Buildkite received reports from several customers that jobs were not running despite available agents. Our monitoring did not alert us to any issues, there were no high-volume errors, and our metrics and tracing showed that, for most customers, jobs were being dispatched to agents, although the total quantity was lower than usual. No code/operational changes correlated with the timing of the behavior change. We paged more engineers to investigate why some customers were experiencing this issue. After some time, the problem was traced back to a process responsible for recovering from failures/errors/timeouts in assigning jobs to agents. That code had been recently updated, but did not manifest as a problem until some job assignments failed, and weren’t able to self-heal as they normally would. The change was behind a feature flag which we were able to immediately revert, after which the system immediately recovered for all customers.
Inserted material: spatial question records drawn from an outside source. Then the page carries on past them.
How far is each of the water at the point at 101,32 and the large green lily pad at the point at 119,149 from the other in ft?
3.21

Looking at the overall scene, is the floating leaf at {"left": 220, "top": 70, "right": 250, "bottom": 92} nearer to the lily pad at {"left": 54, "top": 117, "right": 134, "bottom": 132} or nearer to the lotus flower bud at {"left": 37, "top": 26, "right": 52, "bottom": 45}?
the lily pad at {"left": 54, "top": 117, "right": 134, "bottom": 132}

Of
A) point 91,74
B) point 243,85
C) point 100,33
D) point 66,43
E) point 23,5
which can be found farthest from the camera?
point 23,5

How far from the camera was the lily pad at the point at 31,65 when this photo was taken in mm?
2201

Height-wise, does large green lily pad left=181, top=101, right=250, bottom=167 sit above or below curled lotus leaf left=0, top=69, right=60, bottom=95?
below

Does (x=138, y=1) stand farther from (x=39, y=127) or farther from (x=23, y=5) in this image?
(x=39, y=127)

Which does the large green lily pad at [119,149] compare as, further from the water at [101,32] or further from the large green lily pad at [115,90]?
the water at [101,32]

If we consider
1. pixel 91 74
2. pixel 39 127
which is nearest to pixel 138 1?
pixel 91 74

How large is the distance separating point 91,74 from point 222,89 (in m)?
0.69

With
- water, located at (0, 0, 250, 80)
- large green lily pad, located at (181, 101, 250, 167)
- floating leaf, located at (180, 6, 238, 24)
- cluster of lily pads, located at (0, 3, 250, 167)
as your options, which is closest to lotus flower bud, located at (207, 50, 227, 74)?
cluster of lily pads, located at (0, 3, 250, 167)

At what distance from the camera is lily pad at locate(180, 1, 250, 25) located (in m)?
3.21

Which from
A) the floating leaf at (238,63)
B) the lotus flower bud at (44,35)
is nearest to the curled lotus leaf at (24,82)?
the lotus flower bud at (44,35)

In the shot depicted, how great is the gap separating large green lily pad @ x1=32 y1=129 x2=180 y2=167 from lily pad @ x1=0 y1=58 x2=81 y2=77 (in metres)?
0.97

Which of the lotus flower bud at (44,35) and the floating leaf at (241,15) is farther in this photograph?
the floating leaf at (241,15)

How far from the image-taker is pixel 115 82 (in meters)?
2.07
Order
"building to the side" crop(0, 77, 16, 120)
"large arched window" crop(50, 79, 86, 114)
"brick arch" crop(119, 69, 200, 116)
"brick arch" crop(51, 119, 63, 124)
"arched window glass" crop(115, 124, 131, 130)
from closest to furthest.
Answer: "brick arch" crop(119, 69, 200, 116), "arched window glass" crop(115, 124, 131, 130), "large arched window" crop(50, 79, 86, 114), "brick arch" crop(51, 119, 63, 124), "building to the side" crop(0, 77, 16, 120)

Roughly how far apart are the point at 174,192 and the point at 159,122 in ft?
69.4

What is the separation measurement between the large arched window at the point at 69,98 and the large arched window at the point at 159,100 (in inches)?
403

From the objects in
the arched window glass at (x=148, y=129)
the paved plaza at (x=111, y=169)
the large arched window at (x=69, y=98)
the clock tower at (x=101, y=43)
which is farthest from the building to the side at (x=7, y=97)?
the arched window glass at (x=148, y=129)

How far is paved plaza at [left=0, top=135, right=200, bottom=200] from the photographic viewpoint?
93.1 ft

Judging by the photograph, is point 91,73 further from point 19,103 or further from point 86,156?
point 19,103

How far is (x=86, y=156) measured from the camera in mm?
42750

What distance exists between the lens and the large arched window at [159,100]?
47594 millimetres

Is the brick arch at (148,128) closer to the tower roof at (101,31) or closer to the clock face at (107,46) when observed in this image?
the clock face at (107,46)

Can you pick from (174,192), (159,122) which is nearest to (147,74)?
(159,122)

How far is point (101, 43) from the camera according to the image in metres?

We have added automated alerting on statistical anomalies in the volume of jobs being assigned to agents, which we believe would have flagged this issue and reduced the time it took us to identify the issue. Additionally, we have increased the visibility of long-running job assignments.
We have also enhanced the observability of our feature flag system to make it easier for incident responders to quickly see which flags were recently changed, which would also have reduced time to identify the issue in this case.